> _Stated goal_: Reproduce every row below word for word, altering nothing.

(Portion of a data file)

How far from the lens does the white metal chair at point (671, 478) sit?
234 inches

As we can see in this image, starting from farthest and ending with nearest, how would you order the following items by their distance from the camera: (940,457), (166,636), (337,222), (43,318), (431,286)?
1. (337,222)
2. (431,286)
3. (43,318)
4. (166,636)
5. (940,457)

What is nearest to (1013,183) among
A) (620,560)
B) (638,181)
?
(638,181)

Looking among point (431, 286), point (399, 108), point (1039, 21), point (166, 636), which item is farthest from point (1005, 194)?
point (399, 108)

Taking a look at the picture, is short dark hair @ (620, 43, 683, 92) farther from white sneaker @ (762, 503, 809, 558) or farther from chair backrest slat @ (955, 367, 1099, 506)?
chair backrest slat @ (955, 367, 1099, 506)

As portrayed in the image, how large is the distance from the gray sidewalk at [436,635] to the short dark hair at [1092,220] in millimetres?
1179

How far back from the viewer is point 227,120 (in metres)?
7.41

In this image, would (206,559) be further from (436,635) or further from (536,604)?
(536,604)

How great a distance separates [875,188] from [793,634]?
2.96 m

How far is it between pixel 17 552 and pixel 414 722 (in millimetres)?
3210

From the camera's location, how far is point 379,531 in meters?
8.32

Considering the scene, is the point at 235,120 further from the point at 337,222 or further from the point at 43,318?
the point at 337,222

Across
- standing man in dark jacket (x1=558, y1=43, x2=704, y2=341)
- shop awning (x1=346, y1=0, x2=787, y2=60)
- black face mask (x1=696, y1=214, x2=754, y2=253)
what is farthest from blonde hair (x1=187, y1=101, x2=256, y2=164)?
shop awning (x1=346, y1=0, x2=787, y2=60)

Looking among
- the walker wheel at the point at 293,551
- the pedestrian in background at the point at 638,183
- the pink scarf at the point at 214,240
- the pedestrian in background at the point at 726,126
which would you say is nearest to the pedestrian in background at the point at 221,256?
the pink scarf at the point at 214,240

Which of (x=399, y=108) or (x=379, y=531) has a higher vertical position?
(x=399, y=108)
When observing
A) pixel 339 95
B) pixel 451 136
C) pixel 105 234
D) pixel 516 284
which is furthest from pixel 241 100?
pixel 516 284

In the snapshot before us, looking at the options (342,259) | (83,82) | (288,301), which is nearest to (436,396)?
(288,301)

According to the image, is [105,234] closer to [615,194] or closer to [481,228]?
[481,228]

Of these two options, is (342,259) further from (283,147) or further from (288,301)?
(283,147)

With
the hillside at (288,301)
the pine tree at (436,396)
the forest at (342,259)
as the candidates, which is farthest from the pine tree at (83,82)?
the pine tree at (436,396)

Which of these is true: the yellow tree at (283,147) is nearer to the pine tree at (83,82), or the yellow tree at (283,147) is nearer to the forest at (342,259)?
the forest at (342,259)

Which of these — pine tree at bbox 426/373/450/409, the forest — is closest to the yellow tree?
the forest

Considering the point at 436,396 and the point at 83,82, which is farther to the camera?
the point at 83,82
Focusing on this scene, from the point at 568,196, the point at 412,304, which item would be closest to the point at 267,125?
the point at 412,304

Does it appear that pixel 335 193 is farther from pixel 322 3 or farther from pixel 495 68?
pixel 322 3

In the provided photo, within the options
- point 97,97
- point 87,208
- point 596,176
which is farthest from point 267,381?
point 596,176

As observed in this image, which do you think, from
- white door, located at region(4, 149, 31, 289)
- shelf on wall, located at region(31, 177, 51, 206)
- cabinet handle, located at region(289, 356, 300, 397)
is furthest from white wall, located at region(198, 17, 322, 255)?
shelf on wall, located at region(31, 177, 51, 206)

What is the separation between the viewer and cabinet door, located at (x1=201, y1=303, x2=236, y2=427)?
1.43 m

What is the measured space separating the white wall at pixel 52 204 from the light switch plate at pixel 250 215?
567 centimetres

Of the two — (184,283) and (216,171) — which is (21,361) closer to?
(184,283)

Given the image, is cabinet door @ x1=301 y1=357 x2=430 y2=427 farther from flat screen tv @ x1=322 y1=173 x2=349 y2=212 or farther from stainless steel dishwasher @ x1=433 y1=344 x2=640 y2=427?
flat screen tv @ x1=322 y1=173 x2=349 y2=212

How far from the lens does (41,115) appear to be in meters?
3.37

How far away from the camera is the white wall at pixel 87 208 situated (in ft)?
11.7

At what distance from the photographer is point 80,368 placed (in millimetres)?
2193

> _Correct response_:
How far from the lens does the white metal chair at point (671, 478) sit?
234 inches

As we can see in this image, starting from farthest and ending with nearest, how would you order the following items by their distance from the camera: (940,457), (166,636), (337,222), (43,318), (431,286)?
1. (337,222)
2. (431,286)
3. (43,318)
4. (166,636)
5. (940,457)

What is nearest to (1013,183) among
A) (620,560)
B) (638,181)
?
(638,181)

Looking among point (431, 286), point (399, 108), point (1039, 21), point (166, 636), which item is farthest from point (1005, 194)?
point (399, 108)

Taking a look at the picture, is short dark hair @ (620, 43, 683, 92) farther from white sneaker @ (762, 503, 809, 558) or farther from chair backrest slat @ (955, 367, 1099, 506)?
chair backrest slat @ (955, 367, 1099, 506)

As portrayed in the image, how large is the distance from the gray sidewalk at [436,635] to the short dark hair at [1092,220] in millimetres?
1179

How far back from the viewer is point 227,120 (in metres)?
7.41

In this image, would (206,559) be further from (436,635) or further from (536,604)?
(536,604)

How great a distance separates [875,188] from [793,634]?
2.96 m

How far is it between pixel 17 552 and pixel 414 722 (in millimetres)?
3210

From the camera's location, how far is point 379,531 in meters?
8.32

Considering the scene, is the point at 235,120 further from the point at 337,222 or further from the point at 43,318?
the point at 337,222

Across
- standing man in dark jacket (x1=558, y1=43, x2=704, y2=341)
- shop awning (x1=346, y1=0, x2=787, y2=60)
- black face mask (x1=696, y1=214, x2=754, y2=253)
what is farthest from blonde hair (x1=187, y1=101, x2=256, y2=164)?
shop awning (x1=346, y1=0, x2=787, y2=60)

Looking among
- the walker wheel at the point at 293,551
- the pedestrian in background at the point at 638,183
- the pink scarf at the point at 214,240
- the pedestrian in background at the point at 726,126
which would you say is nearest to the pedestrian in background at the point at 221,256?
the pink scarf at the point at 214,240

Which of (x=399, y=108) or (x=379, y=531) has a higher vertical position?
(x=399, y=108)
When observing
A) pixel 339 95
B) pixel 451 136
C) pixel 105 234
D) pixel 516 284
which is furthest from pixel 241 100?
pixel 516 284

In the snapshot before us, looking at the options (342,259) | (83,82) | (288,301), which is nearest to (436,396)?
(288,301)

According to the image, is [105,234] closer to [615,194] or closer to [481,228]?
[481,228]

Of these two options, is (342,259) further from (283,147) or further from (288,301)?
(283,147)

With
the hillside at (288,301)
the pine tree at (436,396)
the forest at (342,259)
as the candidates, which is farthest from the pine tree at (83,82)?
the pine tree at (436,396)

Which of these is true: the yellow tree at (283,147) is nearer to the pine tree at (83,82), or the yellow tree at (283,147) is nearer to the forest at (342,259)?
the forest at (342,259)

Which of these — pine tree at bbox 426/373/450/409, the forest — is closest to the yellow tree?
the forest

Considering the point at 436,396 and the point at 83,82, which is farther to the camera?
the point at 83,82
Focusing on this scene, from the point at 568,196, the point at 412,304, which item would be closest to the point at 267,125?
the point at 412,304

Does it appear that pixel 335 193 is farther from pixel 322 3 or farther from pixel 495 68?
pixel 322 3

In the provided photo, within the options
- point 97,97
- point 87,208
- point 596,176
which is farthest from point 267,381?
point 596,176

As observed in this image, which do you think, from
- white door, located at region(4, 149, 31, 289)
- shelf on wall, located at region(31, 177, 51, 206)
- cabinet handle, located at region(289, 356, 300, 397)
is furthest from white wall, located at region(198, 17, 322, 255)?
shelf on wall, located at region(31, 177, 51, 206)

What is the separation between the viewer and cabinet door, located at (x1=201, y1=303, x2=236, y2=427)?
1.43 m

What is the measured space separating the white wall at pixel 52 204 from the light switch plate at pixel 250 215?
567 centimetres

Of the two — (184,283) and (216,171) — which is (21,361) closer to?
(184,283)

Given the image, is cabinet door @ x1=301 y1=357 x2=430 y2=427 farther from flat screen tv @ x1=322 y1=173 x2=349 y2=212 or farther from stainless steel dishwasher @ x1=433 y1=344 x2=640 y2=427?
flat screen tv @ x1=322 y1=173 x2=349 y2=212

How far from the lens does (41,115) appear to be in meters?
3.37

How far away from the camera is the white wall at pixel 87 208 situated (in ft)?
11.7

At what distance from the photographer is point 80,368 placed (in millimetres)?
2193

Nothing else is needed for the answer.